Document passage:
========
Vertellus doesn’t have any blockbuster products coming through its R&D pipeline. Rather, “there are lots of niche new product opportunities such as new applications of existing products,” Preziotti says. The firm has between 20 and 30 research projects under way at any one time.
About 50 engineering and research scientists work in Vertellus labs in Indiana, Michigan, New Jersey, and the U.K. Additionally, the company has a global team of more than 70 quality-control experts, including analytical chemists.
The firm considers itself well-placed geographically for recruiting new scientists. Indiana universities on which it draws include Purdue and Notre Dame. The other major hirer of chemists in Indianapolis is pharma company Eli Lilly & Co. Although Vertellus has lost some good chemical engineers to the fracking and petrochemicals boom taking place along the Gulf Coast, it has been able to attract some scientists from Lilly.
========
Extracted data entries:
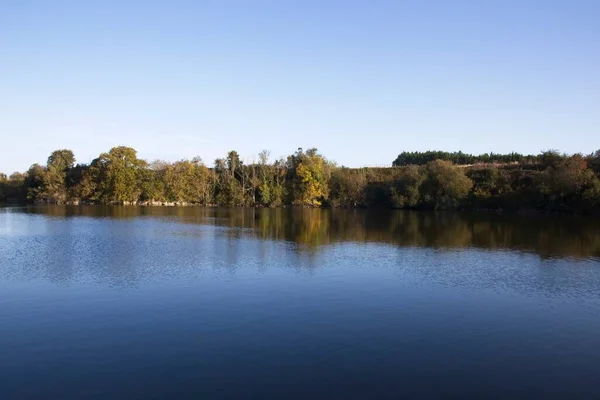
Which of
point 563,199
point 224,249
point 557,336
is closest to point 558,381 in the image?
point 557,336

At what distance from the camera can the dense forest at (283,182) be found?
86.0 metres

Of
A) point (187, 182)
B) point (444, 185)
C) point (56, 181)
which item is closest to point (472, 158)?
point (444, 185)

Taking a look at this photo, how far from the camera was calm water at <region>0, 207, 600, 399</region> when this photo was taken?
1030 centimetres

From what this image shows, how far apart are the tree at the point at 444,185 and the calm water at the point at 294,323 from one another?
2191 inches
========
Work request 1: List every location where, according to the Vertellus passage, the company's labs are situated.
Work request 2: Print the portion of the Vertellus passage that opens with the words "The firm considers" and closes with "scientists from Lilly.", reproducing it without any changes.
Work request 3: Summarize the Vertellus passage in two sentences.
The records come from a separate source and are not drawn from the Vertellus passage.

Response 1: Indiana, Michigan, New Jersey, the U.K.

Response 2:
The firm considers itself well-placed geographically for recruiting new scientists. Indiana universities on which it draws include Purdue and Notre Dame. The other major hirer of chemists in Indianapolis is pharma company Eli Lilly & Co. Although Vertellus has lost some good chemical engineers to the fracking and petrochemicals boom taking place along the Gulf Coast, it has been able to attract some scientists from Lilly.

Response 3: Vertellus has no blockbuster products in its R&D pipeline but pursues niche opportunities, with 20 to 30 research projects under way at any one time and about 50 engineering and research scientists working in labs in Indiana, Michigan, New Jersey, and the U.K. The firm considers itself well placed for recruiting, drawing on Purdue and Notre Dame, and although it has lost some chemical engineers to the Gulf Coast fracking and petrochemicals boom, it has attracted some scientists from Eli Lilly.